Growing up, I never learned to grieve. Most times, people associate grieving with death, and rightfully so. I spent most weekends with my grandparents, Mimi and Pa. Pa was a southern Baptist preacher of a small congregation with a an elderly population, so I knew my way around a funeral home by the time I was six.
You’d think being around all those sad people, I’d have learned how to grieve. Instead, I learned to smile and small talk my way through the sadness.
The first important death I can remember was the death of Pa my sophomore year of high school. I was completely and utterly crushed. I felt lost, confused and abandoned. I remember feeling the incessant need to pull it together and find the good in the situation. Isn’t that what Christians should do? Aren’t we supposed to immediately turn away from tragedy and proclaim with happiness all the good of death? Absolutely not.
My false understanding of grief quickly tumbled into a false understanding of joy. The two go hand in hand. To understand one accurately, you have to understand the other. Joy is not the absence of grief, but the choice to hold on to hope in the middle of everything else collapsing. Joy isn’t saying “everything is okay and happy and perfect,” but instead understanding that the world is broken and looking forward to the day all is redeemed and renewed.
Grief is a gift, enabling us to cry out with all the angst we can bear, “This is not right. This is not how the world is supposed to be!”
This summer, a friend and I went on a last-minute trip to Colorado to visit another friend in the hospital. On the table at the home where we were staying, there was a framed, hand-lettered quote that summed up everything I’d thought or felt over the past semester. It’s from author Adrienne Rich who said, “There must be those among whom we can sit down and weep and still be counted as warriors.”

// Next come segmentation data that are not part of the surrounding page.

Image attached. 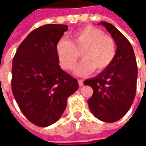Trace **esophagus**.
<instances>
[{"mask_svg":"<svg viewBox=\"0 0 146 146\" xmlns=\"http://www.w3.org/2000/svg\"><path fill=\"white\" fill-rule=\"evenodd\" d=\"M77 81H78V85H79L80 87L83 86V80H82V79H78Z\"/></svg>","mask_w":146,"mask_h":146,"instance_id":"34e87169","label":"esophagus"}]
</instances>
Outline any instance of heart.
<instances>
[{"mask_svg": "<svg viewBox=\"0 0 146 146\" xmlns=\"http://www.w3.org/2000/svg\"><path fill=\"white\" fill-rule=\"evenodd\" d=\"M56 52L61 67L71 70L80 56L83 60L75 69V73L81 76L107 69L114 59L116 43L110 36L104 34L98 28L87 25L75 31L71 40L61 38L56 44Z\"/></svg>", "mask_w": 146, "mask_h": 146, "instance_id": "1", "label": "heart"}]
</instances>
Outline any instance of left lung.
I'll return each instance as SVG.
<instances>
[{
	"label": "left lung",
	"mask_w": 146,
	"mask_h": 146,
	"mask_svg": "<svg viewBox=\"0 0 146 146\" xmlns=\"http://www.w3.org/2000/svg\"><path fill=\"white\" fill-rule=\"evenodd\" d=\"M117 44L114 59L97 77L87 79L84 85L94 90L88 105L92 113L105 122H115L131 107L137 90V65L131 44L117 29L102 21Z\"/></svg>",
	"instance_id": "1"
}]
</instances>
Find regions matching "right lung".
<instances>
[{
    "instance_id": "obj_1",
    "label": "right lung",
    "mask_w": 146,
    "mask_h": 146,
    "mask_svg": "<svg viewBox=\"0 0 146 146\" xmlns=\"http://www.w3.org/2000/svg\"><path fill=\"white\" fill-rule=\"evenodd\" d=\"M68 30L49 24L36 29L19 45L12 66V91L25 117L40 127L58 121L77 79L60 68L56 44Z\"/></svg>"
}]
</instances>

I’m slowly learning that the greatest gift we can ever give someone is the freedom to fully grieve. Faithful and good friends do not hinder our grieving, but rather weep with us as we sit together at the foot of the cross, clinging to what we know to be true—Jesus is coming again and will make all things new. This utter brokenness was never what was intended to be.
So, what does that look like at John Brown University? For me it means choosing to know those around me deeply, and letting them know me in return. It means choosing to let people in, even if our grief seems miniscule—it’s not. It means weeping together, but ultimately choosing to hold on to the hope of full redemption while seeking justice for those around us.
We need to learn to actually grieve. We need to learn to live with joy. We need to weep with those who remind us of the redemption to come and help us to see the warriors that we are because of the hope we’ve been given in Christ.